Wednesday, May 28, 2014
There have been more people who have stood on the moon than where you’re going,” says Dave Dillon, safety representative at Deep Mine 41, operated by Alpha Natural Resources ANR -1.9% in the southwestern corner of Virginia. Dillon is a third-generation miner, but he still gets excited showing off the coal face, where a thundering “continuous miner” with hundreds of tungsten-carbide-tipped teeth claws bituminous coal from a 6-foot-thick seam. We step where no human has ever been before: into the midst of compressed and fossilized plant life that last saw the sun 300 million years ago. As conveyor belts haul the chunks of coal to the surface, another team mans the “roof bolter,” which drills 6-foot-deep holes into the ceiling and inserts epoxy-covered rods that hold the rock together, preventing cave-ins. The average worker down here makes $80,000, roof bolters $100,000. These are increasingly important jobs in a region that has seen thousands of layoffs and the closure of dozens of mines. “If the price isn’t right, we’ll leave it in the ground for another day,” says Kevin Crutchfield, CEO of Alpha.

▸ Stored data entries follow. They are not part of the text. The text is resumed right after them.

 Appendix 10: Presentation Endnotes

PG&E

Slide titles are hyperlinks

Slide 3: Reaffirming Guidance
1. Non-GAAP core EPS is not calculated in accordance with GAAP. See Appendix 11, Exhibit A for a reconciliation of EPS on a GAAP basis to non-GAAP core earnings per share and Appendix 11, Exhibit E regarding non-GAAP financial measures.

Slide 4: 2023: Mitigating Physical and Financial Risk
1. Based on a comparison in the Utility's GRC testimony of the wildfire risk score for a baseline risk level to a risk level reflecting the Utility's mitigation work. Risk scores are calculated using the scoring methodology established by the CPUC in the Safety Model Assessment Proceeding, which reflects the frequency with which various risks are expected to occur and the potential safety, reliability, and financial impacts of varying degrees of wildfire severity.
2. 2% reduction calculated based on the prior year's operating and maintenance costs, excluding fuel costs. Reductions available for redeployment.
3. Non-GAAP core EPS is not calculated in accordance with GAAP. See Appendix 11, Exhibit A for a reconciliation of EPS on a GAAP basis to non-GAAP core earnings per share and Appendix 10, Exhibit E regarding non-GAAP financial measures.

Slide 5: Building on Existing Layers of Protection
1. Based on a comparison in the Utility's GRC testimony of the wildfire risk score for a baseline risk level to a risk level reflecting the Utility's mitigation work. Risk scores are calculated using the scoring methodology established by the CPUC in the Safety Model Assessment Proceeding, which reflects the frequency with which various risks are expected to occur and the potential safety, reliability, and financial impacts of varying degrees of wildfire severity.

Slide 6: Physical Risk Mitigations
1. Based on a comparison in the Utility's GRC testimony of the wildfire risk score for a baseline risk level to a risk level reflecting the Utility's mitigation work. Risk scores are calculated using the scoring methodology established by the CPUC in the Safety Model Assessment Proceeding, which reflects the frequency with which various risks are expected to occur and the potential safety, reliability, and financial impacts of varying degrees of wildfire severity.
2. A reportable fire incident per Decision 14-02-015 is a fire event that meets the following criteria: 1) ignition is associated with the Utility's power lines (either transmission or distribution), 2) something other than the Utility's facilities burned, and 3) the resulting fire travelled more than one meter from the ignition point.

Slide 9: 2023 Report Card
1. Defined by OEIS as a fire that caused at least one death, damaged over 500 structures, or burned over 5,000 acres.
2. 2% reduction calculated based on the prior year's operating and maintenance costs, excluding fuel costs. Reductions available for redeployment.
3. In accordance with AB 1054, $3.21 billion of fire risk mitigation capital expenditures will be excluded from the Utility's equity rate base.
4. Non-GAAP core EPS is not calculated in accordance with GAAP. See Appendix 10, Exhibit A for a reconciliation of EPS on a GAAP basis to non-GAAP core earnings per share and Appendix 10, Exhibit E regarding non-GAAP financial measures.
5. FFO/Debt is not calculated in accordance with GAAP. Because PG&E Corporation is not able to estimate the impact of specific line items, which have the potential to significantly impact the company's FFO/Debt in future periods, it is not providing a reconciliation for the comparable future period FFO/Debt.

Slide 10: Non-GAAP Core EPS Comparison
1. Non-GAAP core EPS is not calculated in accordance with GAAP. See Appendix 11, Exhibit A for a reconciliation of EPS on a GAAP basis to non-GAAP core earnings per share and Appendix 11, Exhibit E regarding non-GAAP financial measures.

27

It would be all too easy to assume that Alpha, and coal, is on its deathbed. But despite fears of global warming coal remains the fastest-growing fossil fuel worldwide, thanks to China’s sprawling economy and fears of nuclear disasters in places like Germany and Japan, which mothballed nuke plants after Fukushima. Coal’s share of the domestic power-generation pie has bounced back to 42%, from a low of 36% in 2012, amid a rebound in natural gas prices over the past two years. Solar and wind energy may grab headlines and taxpayer subsidies, but coal’s share of U.S. electrical generation remains nine times greater than that of those two combined. “Declaring the death of coal is premature,” says Bob Yu, analyst at Bentek Energy, a division of Platts.